WR Juron Criner makes a catch during the first practice of Training Camp 2012, powered by Verizon 4G LTE.Photo by Tony Gonzales
The Raiders selected WR Juron Criner, out of the University of Arizona, in the 5th round of the 2012 NFL Draft. The rookie wideout, who grew up in Las Vegas, finished his career at Arizona with 209 receptions for 2,859 yards and 32 touchdowns. Criner didn't decide to stick with football, however, until his senior year of high school.
"I was still choosing between basketball and football, but there was a basketball game where I really hurt my back and I thought it was going to be the end of me playing sports, period," explained Criner. "So at that moment, I realized that I couldn't continue to do both, so I had to make some choices and it was football all the way."
It was a good choice for Criner who set Arizona's career record in touchdown receptions, which also tied for second in Pac-12 Conference history. The offense Criner was used to at Arizona is much different than what he has seen so far with the Raiders. "It was very different coming from a spread offense where we pass the ball more than we run the ball," said Criner. "Here, we have a pretty balanced pass/run attack so it's just less balls in the air, but that just means more focus every time you get a pass your way. That means you have to make a play."
Despite the much different style of offense, Criner's time working with Arizona's QB Nick Foles, now with the Philadelphia Eagles, helped him understand the importance of chemistry in an offense. "He was a great guy, real vocal leader," said Criner. "I was more of a lead by example type of guy, so with us, we were Batman and Robin basically because we had great chemistry. He would look at me a certain way and I would automatically know what he was thinking."

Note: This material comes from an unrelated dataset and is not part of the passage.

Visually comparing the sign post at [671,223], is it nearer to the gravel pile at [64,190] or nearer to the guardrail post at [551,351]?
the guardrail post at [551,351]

The 6'3", 221-pound rookie models his game after the big receivers in the NFL. "I would describe my style of play modeled after all the big receivers, such as Larry Fitzgerald, Brandon Marshall, the Calvin Johnsons," said Criner. "As a bigger receiver, not the fastest on the field, obviously we have to do the other things better such as being a red zone threat, being able to go up and get the jump balls and come down with the 50/50 ball situation."
Criner will use training camp as his opportunity to showcase his big receiver abilities. His biggest challenge thus far has been quickly transferring what he learns in the classroom to the field. "I would say my biggest challenge was how quickly I needed to apply information," said Criner. "In college, you're able to watch film every day and have a whole week to practice different things and different scenarios. But here, they just give you a playbook and a whole install and expect you to know all the plays and where you need to be, where you need to line up and what you need to do."
Criner has made it through the NFL Draft, mini-camps, organized team activities, and now faces the daily grind of training camp. His skills and talents will be on display for the Raider Nation in a game situation when the Raiders face the Cowboys on Monday Night Football, August 13, 2012, at O.co Coliseum.